**Given data**.
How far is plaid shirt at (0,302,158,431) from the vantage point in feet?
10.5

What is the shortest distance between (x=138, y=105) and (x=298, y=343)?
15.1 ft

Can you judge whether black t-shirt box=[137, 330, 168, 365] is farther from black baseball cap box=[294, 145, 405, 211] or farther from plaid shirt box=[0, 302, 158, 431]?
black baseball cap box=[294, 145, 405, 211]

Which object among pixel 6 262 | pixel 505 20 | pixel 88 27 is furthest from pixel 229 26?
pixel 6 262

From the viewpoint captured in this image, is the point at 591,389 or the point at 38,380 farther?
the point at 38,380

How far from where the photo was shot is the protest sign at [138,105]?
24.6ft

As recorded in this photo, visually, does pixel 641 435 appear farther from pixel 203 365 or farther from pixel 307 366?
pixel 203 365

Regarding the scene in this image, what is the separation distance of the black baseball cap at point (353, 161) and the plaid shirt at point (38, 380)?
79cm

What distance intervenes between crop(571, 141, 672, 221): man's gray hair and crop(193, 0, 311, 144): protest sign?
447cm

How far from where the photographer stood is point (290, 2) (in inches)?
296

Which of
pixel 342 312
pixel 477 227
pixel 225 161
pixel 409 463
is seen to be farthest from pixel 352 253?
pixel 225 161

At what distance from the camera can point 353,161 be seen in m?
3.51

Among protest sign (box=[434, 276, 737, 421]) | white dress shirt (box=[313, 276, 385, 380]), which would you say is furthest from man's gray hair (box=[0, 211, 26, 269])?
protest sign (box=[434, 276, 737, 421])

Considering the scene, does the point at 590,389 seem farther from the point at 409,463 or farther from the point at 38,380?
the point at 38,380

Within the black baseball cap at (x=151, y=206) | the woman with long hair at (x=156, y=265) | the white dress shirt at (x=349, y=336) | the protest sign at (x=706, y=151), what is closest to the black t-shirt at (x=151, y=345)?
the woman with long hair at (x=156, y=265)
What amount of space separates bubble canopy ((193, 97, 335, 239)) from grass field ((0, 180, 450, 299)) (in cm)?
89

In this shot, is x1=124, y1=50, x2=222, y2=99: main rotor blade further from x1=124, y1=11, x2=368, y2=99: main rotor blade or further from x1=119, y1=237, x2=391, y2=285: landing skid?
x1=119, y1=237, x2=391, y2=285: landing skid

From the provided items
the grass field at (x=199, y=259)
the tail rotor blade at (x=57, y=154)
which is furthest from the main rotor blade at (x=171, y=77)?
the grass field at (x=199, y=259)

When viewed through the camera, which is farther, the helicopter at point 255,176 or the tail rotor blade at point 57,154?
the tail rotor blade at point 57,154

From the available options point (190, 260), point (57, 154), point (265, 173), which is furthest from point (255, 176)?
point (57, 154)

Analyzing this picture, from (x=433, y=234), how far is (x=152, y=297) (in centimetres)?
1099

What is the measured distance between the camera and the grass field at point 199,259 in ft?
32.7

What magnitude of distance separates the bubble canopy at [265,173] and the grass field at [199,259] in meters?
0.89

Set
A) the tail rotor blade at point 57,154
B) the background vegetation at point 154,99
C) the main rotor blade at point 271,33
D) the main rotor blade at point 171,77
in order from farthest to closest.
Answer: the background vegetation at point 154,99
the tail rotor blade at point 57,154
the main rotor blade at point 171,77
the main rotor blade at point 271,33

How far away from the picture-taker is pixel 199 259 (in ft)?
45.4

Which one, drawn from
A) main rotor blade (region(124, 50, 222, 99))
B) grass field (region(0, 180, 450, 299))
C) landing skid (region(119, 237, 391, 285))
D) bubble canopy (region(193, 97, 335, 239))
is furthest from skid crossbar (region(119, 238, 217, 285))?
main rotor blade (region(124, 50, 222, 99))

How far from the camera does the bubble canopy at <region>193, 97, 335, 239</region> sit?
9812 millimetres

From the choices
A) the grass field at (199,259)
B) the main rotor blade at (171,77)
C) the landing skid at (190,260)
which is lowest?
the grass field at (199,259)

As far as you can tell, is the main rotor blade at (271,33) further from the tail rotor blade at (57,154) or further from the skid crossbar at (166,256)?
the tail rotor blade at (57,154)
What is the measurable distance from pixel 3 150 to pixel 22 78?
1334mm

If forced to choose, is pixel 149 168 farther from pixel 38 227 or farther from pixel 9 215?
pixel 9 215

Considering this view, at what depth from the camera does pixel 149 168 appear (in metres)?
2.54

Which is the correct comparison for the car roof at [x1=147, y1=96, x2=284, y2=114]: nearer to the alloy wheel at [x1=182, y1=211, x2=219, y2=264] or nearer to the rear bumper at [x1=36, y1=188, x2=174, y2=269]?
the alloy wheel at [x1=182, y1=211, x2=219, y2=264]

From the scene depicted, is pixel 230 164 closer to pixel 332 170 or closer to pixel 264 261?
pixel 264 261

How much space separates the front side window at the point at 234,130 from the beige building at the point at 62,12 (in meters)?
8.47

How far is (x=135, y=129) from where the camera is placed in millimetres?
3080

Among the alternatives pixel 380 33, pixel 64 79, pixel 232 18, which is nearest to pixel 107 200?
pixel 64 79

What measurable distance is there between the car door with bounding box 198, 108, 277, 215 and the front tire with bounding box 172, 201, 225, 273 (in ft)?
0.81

**Exercise instructions**.
Please express the data starting at the line that contains "How far is (x=135, y=129)" and ending at the end of the data as a two-column CSV with the columns text and answer. Give one row per item, with each field quoted and any line breaks replaced by spaces.

**Answer for the task**.
text,answer
"How far is (x=135, y=129) from where the camera is placed in millimetres?","3080"
"Among the alternatives pixel 380 33, pixel 64 79, pixel 232 18, which is nearest to pixel 107 200?","pixel 64 79"
"What measurable distance is there between the car door with bounding box 198, 108, 277, 215 and the front tire with bounding box 172, 201, 225, 273 (in ft)?","0.81"